Jerry Sandusky, former assistant football coach at Penn State, allegedly bought one boy golf clubs and a computer, took him swimming at a hotel pool, wrestled with him and invited him to sleepovers at his home before sexually assaulting him, the report says.

The pattern repeated over 15 years with at least seven other boys who participated in a mentorship program Sandusky founded for underprivileged boys, the grand jury charges.


The case, which led to the firing of legendary Penn State coach Joe Paterno, upends the popular conception of the child molester as the creepy stranger who abducts a child from the playground. And it resonates with experts who say that in 70 percent of child sex abuse cases, the victim knows the offender.

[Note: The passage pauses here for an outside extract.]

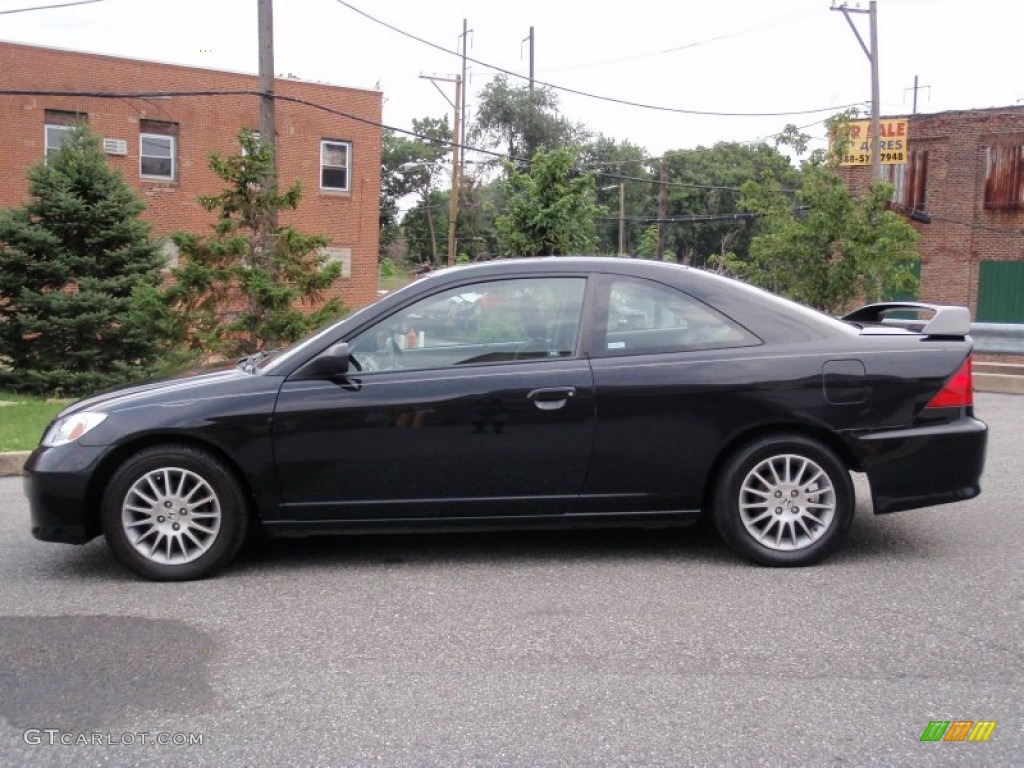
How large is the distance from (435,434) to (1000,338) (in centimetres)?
1283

Epidemiological research indicates 1 to 3 percent of men have sexual interest in children, but there are few outward signs to identify them, said psychologist Michael Seto, director of forensic rehabilitation research at the Royal Ottawa Health Care Group in Canada.

“People would feel better if there was a profile, but there really isn’t,” he said. “It can be a priest, a coach, or a teacher. It could be a person who is a trusted member of the community. They are employed. They have friends. It doesn’t fit with the idea that this person is different in some way that we could notice and protect ourselves.”

Serial child molesters seek out vulnerable children and cultivate relationships with them, Seto said.

“They are not picking children at random,” he said. “They are seeking out children who will be more receptive to their approach — children who may be socially isolated, impoverished, lacking a father figure.”

Experts call the gift-giving, outings and physical contact “grooming” — a way of gaining a child’s trust and ultimately getting them accustomed to sexual behavior.

“When the grooming starts, the child may like the attention. They like the individual. The children are oftentimes very conflicted,” said Ryan Hall, a forensic psychiatrist in private practice in Lake Mary, Fla.

Sandusky denied sexually abusing children. “I enjoy young people,” Sandusky told NBC sportscaster Bob Costas in an interview that aired Monday (Nov. 14). “I love to be around them, but no, I’m not sexually attracted to young boys.”


Sandusky admitted to Costas that he showered with, hugged and touched children, but “without intent of sexual contact.”

Stop It Now!, a child sexual abuse prevention group based in Massachusetts, lists similar behaviors as indicators of an inappropriate relationship between a child and an adult. “Those are all indicators that something was awry,” Executive Director Deborah Donovan Rice said.

Research on pedophiles has found that men who molest children can rationalize their actions.

“They might express ideas that children were benefiting from the experience. They might see it as a mentorship relationship,” Seto said.

Doctors don’t know why some adults prefer sex with children. Some scientists believe “this may be like a sexual orientation. It may not be a choice. It may be how they are wired,” Hall said.